When skiing in Val di Fiemme, you can explore several separate ski areas: Ski Center Latemar - the largest of them, offers 47 km of mainly intermediate trails spanning between Predazzo, Pampeago and Obereggen Alpe Cermis resort can be accessed from Cavalese, which is located on a steep slope. The largest city is Predazzo approx. The gondola station is situated outside the town, so everyone has to use the ski bus or commute by their own car in a few minutes.
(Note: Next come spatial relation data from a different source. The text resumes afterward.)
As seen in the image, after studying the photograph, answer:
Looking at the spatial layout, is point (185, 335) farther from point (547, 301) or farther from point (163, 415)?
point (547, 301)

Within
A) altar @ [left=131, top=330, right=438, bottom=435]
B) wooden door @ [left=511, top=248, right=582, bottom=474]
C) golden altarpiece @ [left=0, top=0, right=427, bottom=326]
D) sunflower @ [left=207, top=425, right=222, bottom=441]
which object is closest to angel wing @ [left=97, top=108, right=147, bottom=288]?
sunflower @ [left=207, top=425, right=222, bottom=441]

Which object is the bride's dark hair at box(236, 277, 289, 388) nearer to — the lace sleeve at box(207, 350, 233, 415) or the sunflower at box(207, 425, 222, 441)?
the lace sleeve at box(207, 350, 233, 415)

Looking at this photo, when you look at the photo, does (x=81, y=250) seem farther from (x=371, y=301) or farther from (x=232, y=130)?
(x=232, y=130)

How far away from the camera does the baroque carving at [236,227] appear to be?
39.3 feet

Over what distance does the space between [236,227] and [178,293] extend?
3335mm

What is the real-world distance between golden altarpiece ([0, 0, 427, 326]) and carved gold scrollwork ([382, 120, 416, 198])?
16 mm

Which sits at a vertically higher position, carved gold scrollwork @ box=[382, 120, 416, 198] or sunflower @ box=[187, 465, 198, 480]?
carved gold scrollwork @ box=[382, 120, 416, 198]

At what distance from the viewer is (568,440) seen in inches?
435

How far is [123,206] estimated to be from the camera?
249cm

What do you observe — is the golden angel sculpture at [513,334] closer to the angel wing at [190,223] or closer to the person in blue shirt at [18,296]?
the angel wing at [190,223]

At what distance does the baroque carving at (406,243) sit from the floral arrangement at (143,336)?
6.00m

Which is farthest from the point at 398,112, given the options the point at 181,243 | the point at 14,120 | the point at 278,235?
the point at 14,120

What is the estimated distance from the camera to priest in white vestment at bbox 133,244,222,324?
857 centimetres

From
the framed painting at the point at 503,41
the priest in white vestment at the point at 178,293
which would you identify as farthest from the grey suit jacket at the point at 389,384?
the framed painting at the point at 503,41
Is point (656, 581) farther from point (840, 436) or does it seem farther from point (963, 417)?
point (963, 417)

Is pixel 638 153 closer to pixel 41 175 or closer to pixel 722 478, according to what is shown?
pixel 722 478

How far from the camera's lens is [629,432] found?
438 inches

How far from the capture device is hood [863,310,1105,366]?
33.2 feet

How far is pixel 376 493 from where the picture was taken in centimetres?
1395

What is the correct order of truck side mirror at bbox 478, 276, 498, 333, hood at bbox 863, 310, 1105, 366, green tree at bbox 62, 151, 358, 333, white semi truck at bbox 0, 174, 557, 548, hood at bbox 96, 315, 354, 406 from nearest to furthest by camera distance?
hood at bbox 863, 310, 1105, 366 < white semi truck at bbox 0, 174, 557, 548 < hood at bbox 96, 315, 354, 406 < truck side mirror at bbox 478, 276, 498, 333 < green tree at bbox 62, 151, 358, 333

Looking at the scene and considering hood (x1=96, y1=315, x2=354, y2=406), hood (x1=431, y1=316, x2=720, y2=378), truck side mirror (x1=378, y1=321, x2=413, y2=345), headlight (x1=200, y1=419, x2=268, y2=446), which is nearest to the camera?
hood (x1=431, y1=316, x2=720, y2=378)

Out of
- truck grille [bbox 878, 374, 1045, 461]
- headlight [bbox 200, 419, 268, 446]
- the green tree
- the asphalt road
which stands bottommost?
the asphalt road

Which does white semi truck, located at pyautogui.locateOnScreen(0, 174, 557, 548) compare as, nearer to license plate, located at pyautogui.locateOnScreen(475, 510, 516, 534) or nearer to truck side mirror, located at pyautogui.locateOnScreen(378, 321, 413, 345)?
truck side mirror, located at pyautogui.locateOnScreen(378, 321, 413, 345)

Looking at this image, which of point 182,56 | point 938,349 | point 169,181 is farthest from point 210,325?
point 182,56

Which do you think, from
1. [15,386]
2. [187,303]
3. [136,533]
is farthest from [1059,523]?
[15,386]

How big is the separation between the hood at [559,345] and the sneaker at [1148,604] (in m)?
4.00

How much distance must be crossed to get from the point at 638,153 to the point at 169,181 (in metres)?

In Cavalese , the ski gondola carrying skiers up to Alpe Cermis is located in the center of the town, however the town is situated on a slope, which can be tricky. In Val di Fiemme there are also Panchia, Tesero, Daiano, Varena, Ziano and Carano - towns where there are a lot of decently priced hotels and apartments. In summer the Fiemme — Fassa bike path is also served by the Fiemme Fassa Bike Express, a shuttle bus service for cyclists who want to avoid the steep path up to Canazei.
Of course, using Tesero as a base, you can create your own bike path by choosing only your favorite legs. In summer, from mid-June to mid-September, ski lifts offer the opportunity to bring your mountain bike to high altitudes without breaking a sweat. Rafting and adventure parks Among nature and fun! We also call them acrobatic parks for tarzaning because both the young and old will have a blast moving through the trees with long vines… just like Tarzan, but in complete safety thanks to perfectly equipped adventure parks.
Among wooden tunnels, ropes, and small bridges, adults and children are put to the test on trails with varying difficulty suspended in the branches and immersed in vegetation. From air to water… those who love excitement can try rafting in the streams of Val di Fiemme: rafting on the Avisio in total safety. A unique experience, for anyone who can swim. For the more experienced, you can also go rafting on the Avisio from Ziano to Lake Tesero.
Dreaming of a summer vacation in Val di Fiemme?